===== DATASET ENTRIES =====

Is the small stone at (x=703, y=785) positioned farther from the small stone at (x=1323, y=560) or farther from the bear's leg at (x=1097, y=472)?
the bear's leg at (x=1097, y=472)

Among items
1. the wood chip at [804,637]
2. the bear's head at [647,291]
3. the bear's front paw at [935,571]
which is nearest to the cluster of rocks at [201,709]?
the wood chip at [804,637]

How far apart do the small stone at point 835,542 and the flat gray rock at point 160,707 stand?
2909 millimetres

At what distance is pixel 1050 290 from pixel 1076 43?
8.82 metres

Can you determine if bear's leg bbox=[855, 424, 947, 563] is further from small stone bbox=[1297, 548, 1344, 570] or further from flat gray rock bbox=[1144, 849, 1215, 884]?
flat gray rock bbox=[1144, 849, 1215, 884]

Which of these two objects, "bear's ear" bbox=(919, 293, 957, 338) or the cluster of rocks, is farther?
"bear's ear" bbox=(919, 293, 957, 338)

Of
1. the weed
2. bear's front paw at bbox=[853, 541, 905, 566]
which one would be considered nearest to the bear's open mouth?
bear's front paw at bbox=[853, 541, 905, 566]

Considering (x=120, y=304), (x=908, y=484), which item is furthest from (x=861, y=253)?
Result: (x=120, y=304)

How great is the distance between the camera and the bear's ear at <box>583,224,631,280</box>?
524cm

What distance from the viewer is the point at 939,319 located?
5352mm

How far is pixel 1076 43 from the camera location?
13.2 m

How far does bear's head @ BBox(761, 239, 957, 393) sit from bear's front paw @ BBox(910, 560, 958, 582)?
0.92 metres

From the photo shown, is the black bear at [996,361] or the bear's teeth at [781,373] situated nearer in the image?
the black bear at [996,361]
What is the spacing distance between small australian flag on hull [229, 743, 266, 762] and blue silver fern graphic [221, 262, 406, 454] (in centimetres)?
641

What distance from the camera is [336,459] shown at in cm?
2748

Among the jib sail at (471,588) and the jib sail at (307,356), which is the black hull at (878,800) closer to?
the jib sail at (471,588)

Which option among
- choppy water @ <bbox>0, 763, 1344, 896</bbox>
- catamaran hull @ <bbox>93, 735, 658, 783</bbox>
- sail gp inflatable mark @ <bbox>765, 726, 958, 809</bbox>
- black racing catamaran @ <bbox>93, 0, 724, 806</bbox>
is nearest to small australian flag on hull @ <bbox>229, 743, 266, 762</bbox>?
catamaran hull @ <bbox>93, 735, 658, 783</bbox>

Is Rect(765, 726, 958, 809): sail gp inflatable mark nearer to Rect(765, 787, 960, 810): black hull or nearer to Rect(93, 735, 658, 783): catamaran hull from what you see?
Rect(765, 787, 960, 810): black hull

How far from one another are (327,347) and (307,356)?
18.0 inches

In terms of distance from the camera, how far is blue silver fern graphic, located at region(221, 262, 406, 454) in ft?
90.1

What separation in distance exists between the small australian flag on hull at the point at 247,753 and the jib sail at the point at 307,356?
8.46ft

=====

WHAT TO WORK ON: Copy out the rows above word for word, starting at the line containing "Among the jib" and ending at the line containing "18.0 inches", with both of those lines included.

RESULT OF THE TASK:
Among the jib sail at (471,588) and the jib sail at (307,356), which is the black hull at (878,800) closer to?
the jib sail at (471,588)

Which option among
- choppy water @ <bbox>0, 763, 1344, 896</bbox>
- catamaran hull @ <bbox>93, 735, 658, 783</bbox>
- sail gp inflatable mark @ <bbox>765, 726, 958, 809</bbox>
- black racing catamaran @ <bbox>93, 0, 724, 806</bbox>
is nearest to small australian flag on hull @ <bbox>229, 743, 266, 762</bbox>?
catamaran hull @ <bbox>93, 735, 658, 783</bbox>

Is Rect(765, 726, 958, 809): sail gp inflatable mark nearer to Rect(765, 787, 960, 810): black hull or nearer to Rect(93, 735, 658, 783): catamaran hull from what you see?
Rect(765, 787, 960, 810): black hull

How far from one another are (327,347) and (307,356)?
18.0 inches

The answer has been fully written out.